* [ИСХОДНЫЙ ТЕКСТ]:

Занятно, до какой степени критика нестабильной иронии схожа с критикой в адрес собственно произведений Пелевина – в обоих случаях звучат обвинения в беспредельном солипсизме, в стремлении стать неуловимым и освободиться от моральных обязательств. Постмодернистскую иронию можно связать с релятивизмом и отсутствием этической составляющей – что созвучно упрекам противников Пелевина637. Тот, кто постоянно иронизирует, напоминает бахтинского «самозванца», пытающегося уйти от проявления собственной личности и этических обязательств текущего момента и вместо этого ищущего «алиби в бытии»638.
Пелевин – автор, подобно Свифту, демонстрирующий серьезное и мрачное отношение к деградации общества. Вместе с тем он романтический ироник, пытающийся, как Шлегель, Вордсворт или Тютчев, освободиться от заранее заданного в жизни и языке, и модернистский ироник в духе Элиота или Джойса, поднимающийся над механическими силами повседневности. Но, разумеется, Пелевин еще и по-постмодернистски жонглирует словами, переосмысляя иронию – как независимую от ощущения истинности, не обусловленного акробатикой дискурса, от авторской точки зрения, не совпадающей с тем, что сказано.

* [ВЫДЕРЖКА ИЗ ИСТОЧНИКА]:
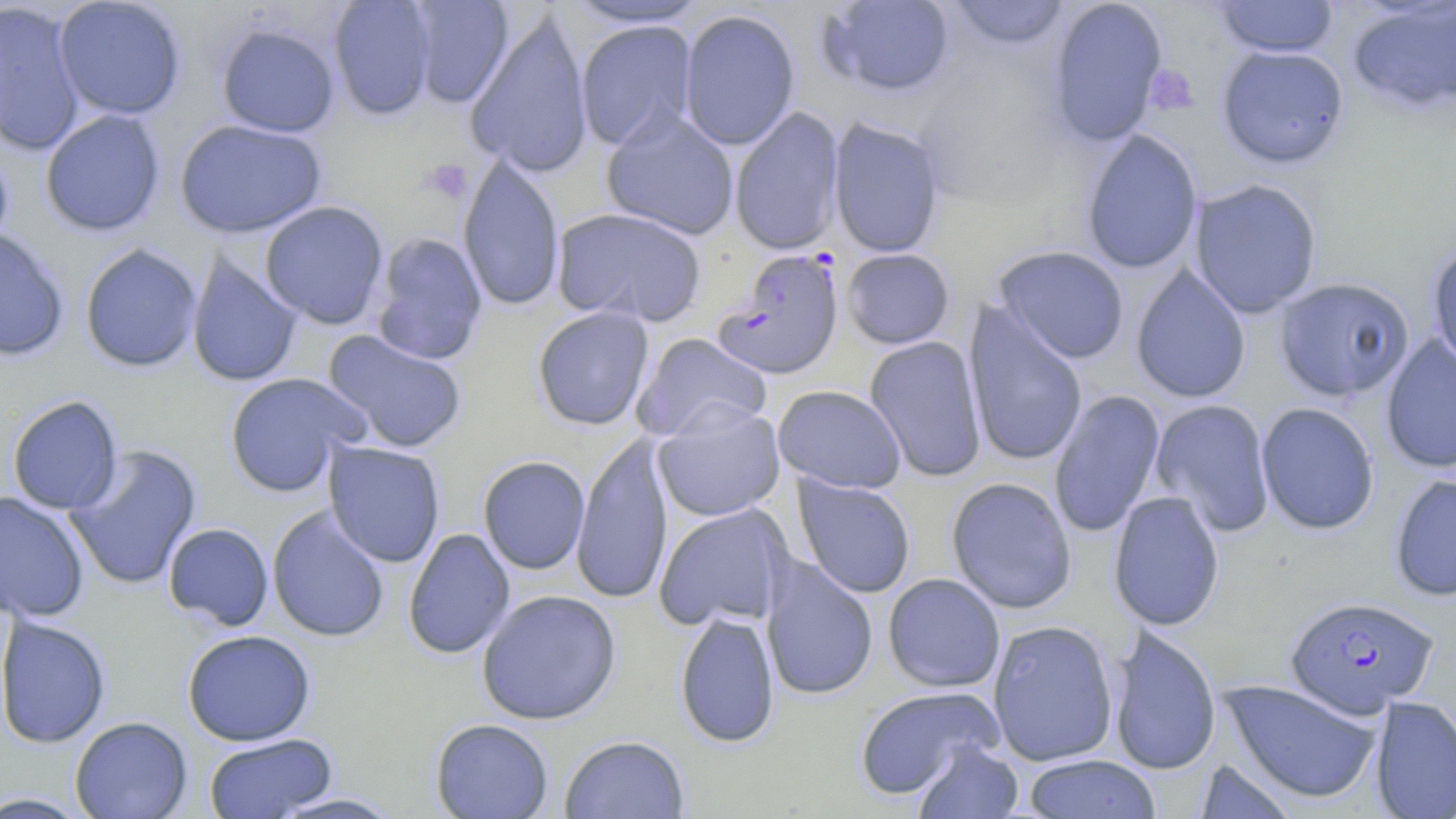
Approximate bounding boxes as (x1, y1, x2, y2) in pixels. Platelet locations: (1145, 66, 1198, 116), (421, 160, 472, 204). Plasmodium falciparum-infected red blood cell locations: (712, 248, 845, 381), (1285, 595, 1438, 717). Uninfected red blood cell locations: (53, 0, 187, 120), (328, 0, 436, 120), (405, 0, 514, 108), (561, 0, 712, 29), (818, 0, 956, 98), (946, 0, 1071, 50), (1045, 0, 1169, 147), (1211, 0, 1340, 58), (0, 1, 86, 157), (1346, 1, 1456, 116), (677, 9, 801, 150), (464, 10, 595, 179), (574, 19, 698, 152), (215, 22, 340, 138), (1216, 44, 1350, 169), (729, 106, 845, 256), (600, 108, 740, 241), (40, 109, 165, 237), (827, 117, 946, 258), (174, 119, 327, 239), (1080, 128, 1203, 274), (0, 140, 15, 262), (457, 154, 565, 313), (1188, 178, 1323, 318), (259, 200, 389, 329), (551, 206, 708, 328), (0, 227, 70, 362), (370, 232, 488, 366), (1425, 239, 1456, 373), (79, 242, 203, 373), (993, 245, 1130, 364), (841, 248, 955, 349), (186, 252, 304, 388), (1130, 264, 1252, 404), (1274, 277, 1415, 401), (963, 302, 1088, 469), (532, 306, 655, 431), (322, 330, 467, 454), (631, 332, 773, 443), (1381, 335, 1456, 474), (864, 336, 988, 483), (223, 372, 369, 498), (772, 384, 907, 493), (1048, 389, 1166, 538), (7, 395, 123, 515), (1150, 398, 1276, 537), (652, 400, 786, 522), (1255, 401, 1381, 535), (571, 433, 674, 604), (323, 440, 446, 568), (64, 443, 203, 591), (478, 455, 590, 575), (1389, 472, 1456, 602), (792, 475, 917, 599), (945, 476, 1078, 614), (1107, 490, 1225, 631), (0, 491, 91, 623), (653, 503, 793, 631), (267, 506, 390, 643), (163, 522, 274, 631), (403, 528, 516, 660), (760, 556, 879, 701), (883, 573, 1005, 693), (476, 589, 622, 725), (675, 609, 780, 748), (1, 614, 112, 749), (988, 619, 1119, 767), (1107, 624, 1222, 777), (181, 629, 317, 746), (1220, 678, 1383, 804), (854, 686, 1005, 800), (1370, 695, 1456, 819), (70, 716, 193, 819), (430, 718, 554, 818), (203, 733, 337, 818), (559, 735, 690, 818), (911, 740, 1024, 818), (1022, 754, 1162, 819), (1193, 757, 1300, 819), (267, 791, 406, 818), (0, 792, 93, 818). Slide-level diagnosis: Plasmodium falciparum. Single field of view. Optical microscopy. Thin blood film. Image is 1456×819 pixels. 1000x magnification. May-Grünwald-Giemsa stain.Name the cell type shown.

* [СПИСОК ЗАДАНИЙ]:
[1] С чьим «самозванцем» сравнивается в тексте о Пелевине тот, кто постоянно иронизирует?
[2] Перепишите из текста о Пелевине фрагмент, начало которого содержит слова «Пелевин – автор, подобно», а конец — слова «тем, что сказано.».
[3] Напишите продолжение текста о Пелевине, начиная после его последнего предложения.
Листинг никак не связан с текстом о Пелевине.

* [ОТВЕТЫ]:
[1] С бахтинским «самозванцем».

[2]
Пелевин – автор, подобно Свифту, демонстрирующий серьезное и мрачное отношение к деградации общества. Вместе с тем он романтический ироник, пытающийся, как Шлегель, Вордсворт или Тютчев, освободиться от заранее заданного в жизни и языке, и модернистский ироник в духе Элиота или Джойса, поднимающийся над механическими силами повседневности. Но, разумеется, Пелевин еще и по-постмодернистски жонглирует словами, переосмысляя иронию – как независимую от ощущения истинности, не обусловленного акробатикой дискурса, от авторской точки зрения, не совпадающей с тем, что сказано.

[3]
Исчерпывается ли функция текстов Пелевина выявлением иронических противоречий, и остается ли что-то, кроме змеи, кусающей себя за хвост? Предоставим читателям решать, реальной или иллюзорной им кажется пелевинская критика. С точки зрения данной работы, ценить иронию Пелевина не означает отмахиваться от его критики. Его замечание, что в «Generation „П“» главное – скрытая похвала «Кока-коле» или «Пепси», следует воспринимать скорее как очередную шутливую провокацию, чем как сделанное всерьез утверждение о содержании романа. Если полностью изложить все приемы и сюжетные повороты романа, «иллюзия критической оценки происходящего на экране [в книге]»639 к этому не сведется. Пожалуй, такая иллюзия – еще один отвлекающий маневр Пелевина. Вопреки (или благодаря) подчеркнутой противоречивости этих насыщенных иронией текстов мы узнаём из них много о несовершенстве мира и языка.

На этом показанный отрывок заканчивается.